利久の眼差しがレンズ越しに柔らかく綻んだのに見惚れていると、すぐさま再びきつく抱き返され、捺は抱擁された腕に自ら身を預けていった。
◇ ◇ ◇
「さすがにそれは厳しいんですが……」
「あれ? 誰のおかげで自分の気持ちを自覚出来たんだっけ」
にっこりと穏やかに微笑んだ仁科に、利久がはっきりと苦笑いをしているのを見つめながら、ただ成り行きを眺めるしかない捺は、少しでも場の雰囲気が軽くなるようにと二人にケーキを差し出す。

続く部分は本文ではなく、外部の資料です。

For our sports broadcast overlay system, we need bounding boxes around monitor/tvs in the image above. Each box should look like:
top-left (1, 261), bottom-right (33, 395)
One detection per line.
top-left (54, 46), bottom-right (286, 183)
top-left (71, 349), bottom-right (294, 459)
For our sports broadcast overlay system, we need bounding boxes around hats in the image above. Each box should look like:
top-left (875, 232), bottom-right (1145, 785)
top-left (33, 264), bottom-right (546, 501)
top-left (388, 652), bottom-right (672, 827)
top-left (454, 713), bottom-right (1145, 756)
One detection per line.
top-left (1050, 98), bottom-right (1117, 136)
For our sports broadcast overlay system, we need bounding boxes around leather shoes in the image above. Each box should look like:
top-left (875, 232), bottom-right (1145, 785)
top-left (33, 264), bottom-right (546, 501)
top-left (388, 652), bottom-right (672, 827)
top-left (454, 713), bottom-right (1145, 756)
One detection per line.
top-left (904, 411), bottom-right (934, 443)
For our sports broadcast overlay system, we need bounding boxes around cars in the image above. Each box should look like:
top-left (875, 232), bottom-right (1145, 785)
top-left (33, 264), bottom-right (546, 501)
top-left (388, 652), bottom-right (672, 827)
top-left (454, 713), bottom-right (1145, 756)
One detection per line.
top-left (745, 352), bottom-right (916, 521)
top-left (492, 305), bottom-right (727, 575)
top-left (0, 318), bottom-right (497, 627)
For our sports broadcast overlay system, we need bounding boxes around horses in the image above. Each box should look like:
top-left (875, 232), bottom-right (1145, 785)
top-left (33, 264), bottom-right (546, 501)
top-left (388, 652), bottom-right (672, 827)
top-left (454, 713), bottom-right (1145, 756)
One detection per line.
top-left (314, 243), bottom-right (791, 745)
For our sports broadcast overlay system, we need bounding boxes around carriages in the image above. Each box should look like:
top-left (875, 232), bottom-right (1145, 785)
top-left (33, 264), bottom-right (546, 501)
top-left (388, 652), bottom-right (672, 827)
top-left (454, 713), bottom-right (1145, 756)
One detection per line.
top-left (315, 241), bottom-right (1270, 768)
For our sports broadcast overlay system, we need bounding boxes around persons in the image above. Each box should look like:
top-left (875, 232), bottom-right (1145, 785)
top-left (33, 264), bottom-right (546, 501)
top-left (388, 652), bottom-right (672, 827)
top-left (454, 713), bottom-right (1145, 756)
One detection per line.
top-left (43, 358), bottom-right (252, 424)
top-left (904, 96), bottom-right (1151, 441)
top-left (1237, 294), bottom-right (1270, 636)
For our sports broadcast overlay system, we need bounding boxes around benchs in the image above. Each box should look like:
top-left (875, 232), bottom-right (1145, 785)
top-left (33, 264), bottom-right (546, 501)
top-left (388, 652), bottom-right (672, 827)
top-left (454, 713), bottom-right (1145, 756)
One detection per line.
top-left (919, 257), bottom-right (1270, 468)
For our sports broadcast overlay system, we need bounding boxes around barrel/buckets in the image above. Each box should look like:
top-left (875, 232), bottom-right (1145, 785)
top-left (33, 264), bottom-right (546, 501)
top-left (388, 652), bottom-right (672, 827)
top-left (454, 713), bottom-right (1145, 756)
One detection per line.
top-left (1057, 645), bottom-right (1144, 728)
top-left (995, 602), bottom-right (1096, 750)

仁科が捺の従兄弟だと知らせてから数週間。そして、改めてきちんと仁科を利久に紹介してから、すぐに相手に頼み事をする仁科の神経の太さに、少し感心してしまう。
(いやいや、してる場合じゃないんだけど)
けれど、ビジネス関係となると捺が口を挟む権利はない。
「カラー一ページ丸々使用してもらうのは、こちらとしてはとてもありがたいんですが、ただ、その号のピックアップを仁科さんにしてくれないかっていうのは、ちょお無理かと……。それに、こっちのスケジュールもあるので上が何て言うか…。そやからですね……」
机の上には契約書と書類の紙が数枚。それに利久のスケジュール帳が広げられていた。
「独立開業に合わせてしてもらった方がアピール出来るだろ。それに、五十万部分のお金は払ってるんだから、契約成立じゃないかな」
「確かに広告としてはそうなんですが……」
整形外科医なので、現金をすぐに用意出来るのはさすがとしかいいようがない。利久と会う前に捺は仁科から契約金を見せて貰っていたが、百万は軽く越えていた筈だ。